Step 2: Deterministic Scan

For each file (P0 → P3 order), execute every applicable deterministic rule from references/review-rules.md §2.

Execution method:

Use grep patterns from references/language-patterns.md matching the file's language.
Run each grep against the staged diff (git diff --cached -- <file>) or the file itself.
If a pattern matches, record a finding immediately — no subjective filtering.
Use the severity from references/review-rules.md §4 — do NOT modify severity.

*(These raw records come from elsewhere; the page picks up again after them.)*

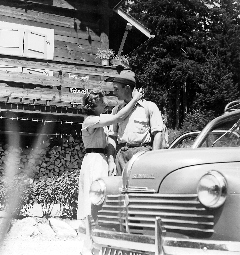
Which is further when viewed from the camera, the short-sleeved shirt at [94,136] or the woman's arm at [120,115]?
the short-sleeved shirt at [94,136]

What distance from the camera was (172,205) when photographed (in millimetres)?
3369

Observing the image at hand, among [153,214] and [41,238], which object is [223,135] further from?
[41,238]

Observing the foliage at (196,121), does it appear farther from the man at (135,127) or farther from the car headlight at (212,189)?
the car headlight at (212,189)

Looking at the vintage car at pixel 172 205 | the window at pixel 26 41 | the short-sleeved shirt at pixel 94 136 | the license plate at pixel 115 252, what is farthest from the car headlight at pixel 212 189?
the window at pixel 26 41

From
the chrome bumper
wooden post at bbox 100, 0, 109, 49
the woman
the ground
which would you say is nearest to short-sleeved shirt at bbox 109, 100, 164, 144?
the woman

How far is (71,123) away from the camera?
424 inches

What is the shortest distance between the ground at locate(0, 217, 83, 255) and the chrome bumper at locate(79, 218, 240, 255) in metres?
2.94

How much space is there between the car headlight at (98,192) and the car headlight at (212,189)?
1.09 m

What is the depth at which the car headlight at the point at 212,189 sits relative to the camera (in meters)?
3.15

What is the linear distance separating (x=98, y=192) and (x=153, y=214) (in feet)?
2.58

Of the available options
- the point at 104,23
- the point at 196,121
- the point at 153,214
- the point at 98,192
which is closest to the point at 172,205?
the point at 153,214

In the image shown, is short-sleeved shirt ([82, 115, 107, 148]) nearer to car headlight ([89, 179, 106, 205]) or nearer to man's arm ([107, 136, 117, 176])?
man's arm ([107, 136, 117, 176])

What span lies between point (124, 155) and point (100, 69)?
7.07m

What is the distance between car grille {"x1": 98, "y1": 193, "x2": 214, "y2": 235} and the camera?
322 centimetres
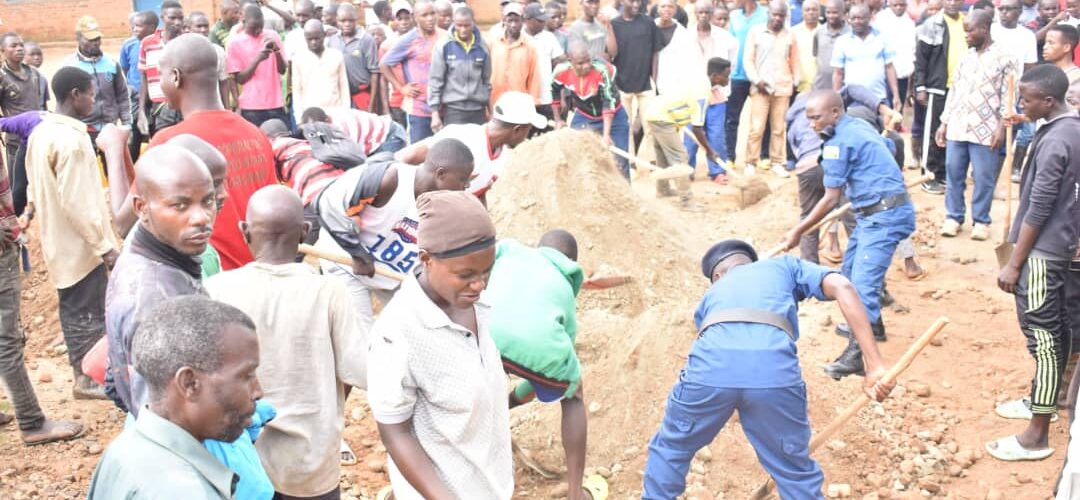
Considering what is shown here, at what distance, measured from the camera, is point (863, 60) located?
1013cm

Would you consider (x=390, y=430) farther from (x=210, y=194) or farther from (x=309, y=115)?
(x=309, y=115)

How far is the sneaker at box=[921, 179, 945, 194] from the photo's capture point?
10227 mm

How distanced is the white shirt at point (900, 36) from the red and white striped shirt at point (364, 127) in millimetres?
6567

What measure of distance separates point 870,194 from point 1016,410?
157 centimetres

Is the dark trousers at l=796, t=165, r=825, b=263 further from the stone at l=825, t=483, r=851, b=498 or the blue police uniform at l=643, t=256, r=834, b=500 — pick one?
the blue police uniform at l=643, t=256, r=834, b=500

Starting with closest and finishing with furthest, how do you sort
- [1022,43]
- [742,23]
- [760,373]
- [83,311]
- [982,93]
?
[760,373] < [83,311] < [982,93] < [1022,43] < [742,23]

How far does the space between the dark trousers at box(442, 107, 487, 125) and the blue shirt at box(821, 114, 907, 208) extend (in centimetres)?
383

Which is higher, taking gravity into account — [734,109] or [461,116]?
[461,116]

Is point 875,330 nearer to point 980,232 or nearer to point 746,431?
point 980,232

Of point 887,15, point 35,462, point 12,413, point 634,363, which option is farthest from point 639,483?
point 887,15

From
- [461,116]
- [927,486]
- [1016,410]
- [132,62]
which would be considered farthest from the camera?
[132,62]

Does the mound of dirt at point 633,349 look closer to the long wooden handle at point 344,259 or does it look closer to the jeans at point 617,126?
the long wooden handle at point 344,259

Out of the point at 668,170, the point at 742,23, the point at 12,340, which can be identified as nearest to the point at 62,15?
the point at 742,23

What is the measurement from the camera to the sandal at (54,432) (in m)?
5.13
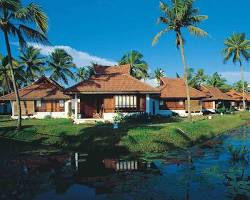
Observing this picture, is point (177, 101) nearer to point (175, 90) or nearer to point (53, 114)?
point (175, 90)

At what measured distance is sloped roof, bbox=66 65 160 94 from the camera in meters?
32.1

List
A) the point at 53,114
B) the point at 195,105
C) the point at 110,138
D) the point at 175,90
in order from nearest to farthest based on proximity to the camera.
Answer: the point at 110,138, the point at 53,114, the point at 195,105, the point at 175,90

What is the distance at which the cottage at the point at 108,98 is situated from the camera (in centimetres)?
3222

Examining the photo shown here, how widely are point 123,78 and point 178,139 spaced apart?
13.2m

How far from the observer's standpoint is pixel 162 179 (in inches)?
549

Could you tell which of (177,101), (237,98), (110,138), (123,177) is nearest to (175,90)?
(177,101)

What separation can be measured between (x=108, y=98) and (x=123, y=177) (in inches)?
752

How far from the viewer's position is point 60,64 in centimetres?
5706

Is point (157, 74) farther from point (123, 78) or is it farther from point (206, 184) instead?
point (206, 184)

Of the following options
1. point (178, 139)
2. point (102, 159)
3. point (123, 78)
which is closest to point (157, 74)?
point (123, 78)

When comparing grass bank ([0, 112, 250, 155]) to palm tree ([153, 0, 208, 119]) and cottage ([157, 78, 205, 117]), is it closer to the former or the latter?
palm tree ([153, 0, 208, 119])

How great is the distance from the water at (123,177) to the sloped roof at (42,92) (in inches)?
915

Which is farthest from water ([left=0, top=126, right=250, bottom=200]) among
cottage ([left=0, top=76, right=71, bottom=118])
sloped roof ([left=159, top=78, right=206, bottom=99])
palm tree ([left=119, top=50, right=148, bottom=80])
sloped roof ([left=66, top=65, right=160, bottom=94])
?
palm tree ([left=119, top=50, right=148, bottom=80])

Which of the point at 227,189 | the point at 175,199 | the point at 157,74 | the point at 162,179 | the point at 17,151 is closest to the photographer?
the point at 175,199
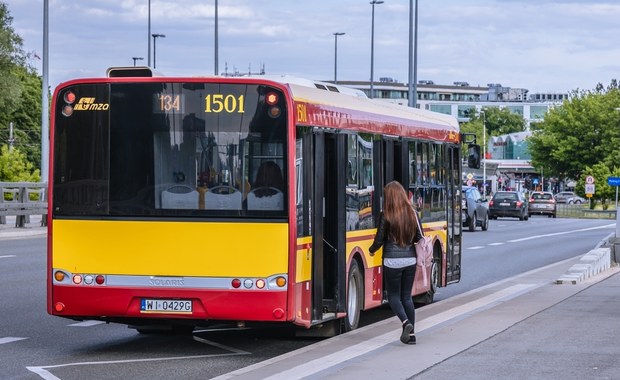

MANDATORY: Every rule × file combination must be executed or explicitly marked N/A (wrong file type or inactive profile). Do not skip rules because "they seem unlikely."

Step 2.5: Impact Scope Analysis

For P0/P1 files, run a one-time impact scope assessment and record results for the "影响范围" section.

# 1. New/modified exported symbols in staged diff
git diff --cached -U0 -- "*.ts" "*.tsx" | grep -E "^\+export (function|const|class|interface|type)"

# 2. API route changes
git diff --cached --name-only | grep -E "app/api/|pages/api/"

# 3. Server Action changes (security impact)
git diff --cached -- "*.ts" "*.tsx" | grep -E '^[+-].*("use server"|'"'"'use server'"'"')'

# 4. Environment variable changes
git diff --cached -- ".env*" 2>/dev/null | grep -E "^[+-][A-Z_]+" | head -10

For each exported symbol found (up to 5 symbols), check reference count:

# Replace SYMBOL_NAME with actual symbol
grep -rl "SYMBOL_NAME" --include="*.ts" --include="*.tsx" src/ 2>/dev/null | wc -l

If no impact scope items are detected, note "无显著影响范围变更" in the report.

Step 3: Semantic Review

For each file (P0 → P3 order), answer every applicable semantic question from references/review-rules.md §3 and §3b.

Execution method:

Read the file's staged diff and surrounding context (use Read tool for full file when needed).
For each semantic rule, answer the closed question with exactly one of:
- YES — issue found. MUST provide: file:line + evidence snippet.
- NO — reviewed, no issue found.
- N/A — rule does not apply to this file type or change.
Only YES answers produce findings. Use the severity from §4.

BIZ 规则执行说明:

对 P1 文件，使用 git show HEAD:<path> 获取变更前版本，与暂存版本对比进行 before/after 行为分析。
BIZ findings 必须包含"变更前行为"、"变更后行为"和"影响场景"字段。
纯重构（逻辑等价变换）不应报为行为变更。
采样限制: P1 文件超过 10 个时，BIZ 规则仅分析前 5 个文件，并注明"剩余 N 个文件未进行 BIZ 分析（采样限制）"。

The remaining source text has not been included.